___ SUPPLIED MATERIAL

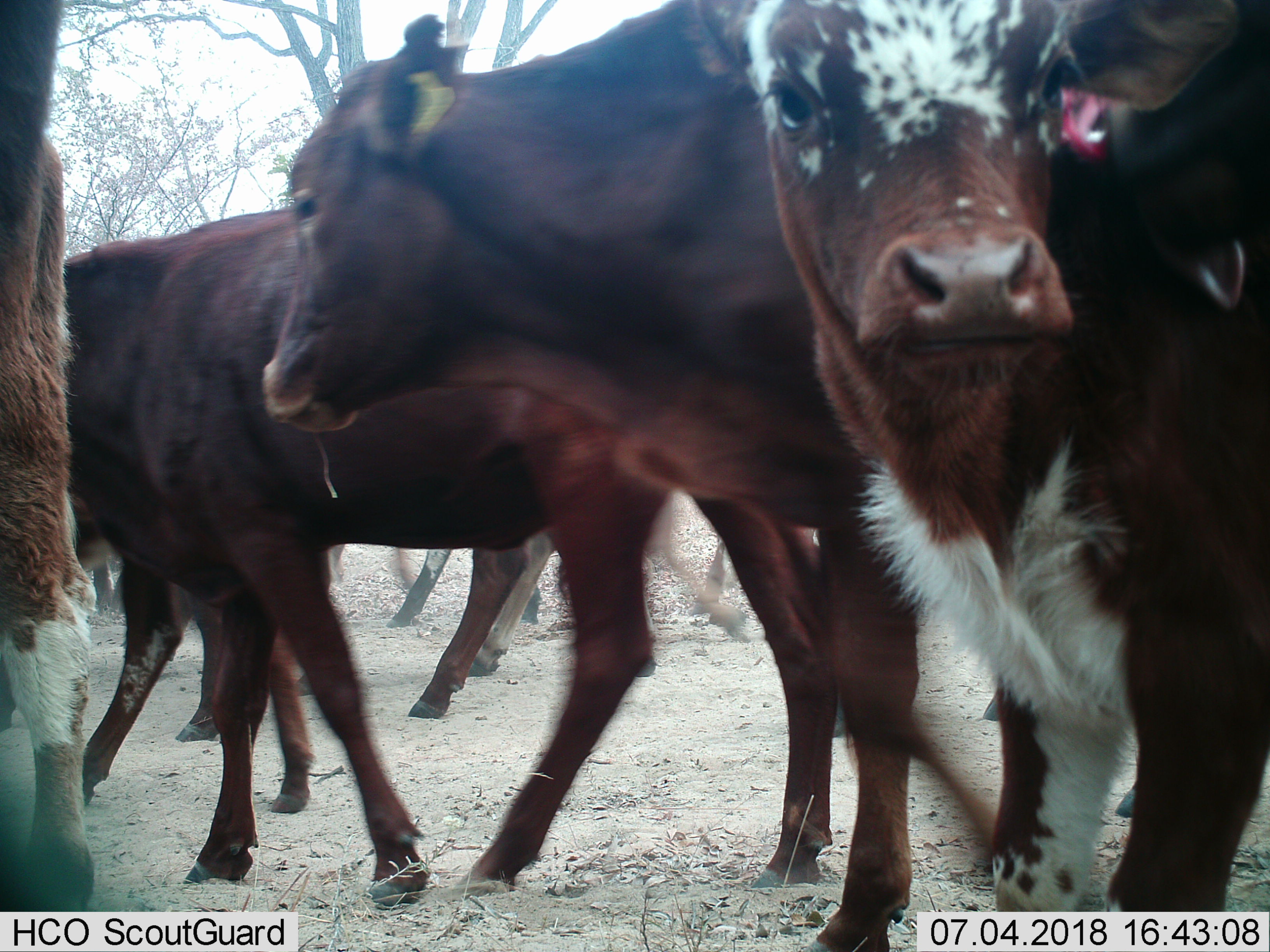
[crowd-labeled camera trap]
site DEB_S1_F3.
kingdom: Animalia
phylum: Chordata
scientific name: Vertebrata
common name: domestic animal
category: domesticanimal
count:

______

▶ **TASK REQUIREMENTS**:
Please write out, exactly as they appear, the lines from the line containing "site DEB_S1_F3." through the last line of the records above, both included.

▶ **TASK OUTPUT**:
site DEB_S1_F3.
kingdom: Animalia
phylum: Chordata
scientific name: Vertebrata
common name: domestic animal
category: domesticanimal
count:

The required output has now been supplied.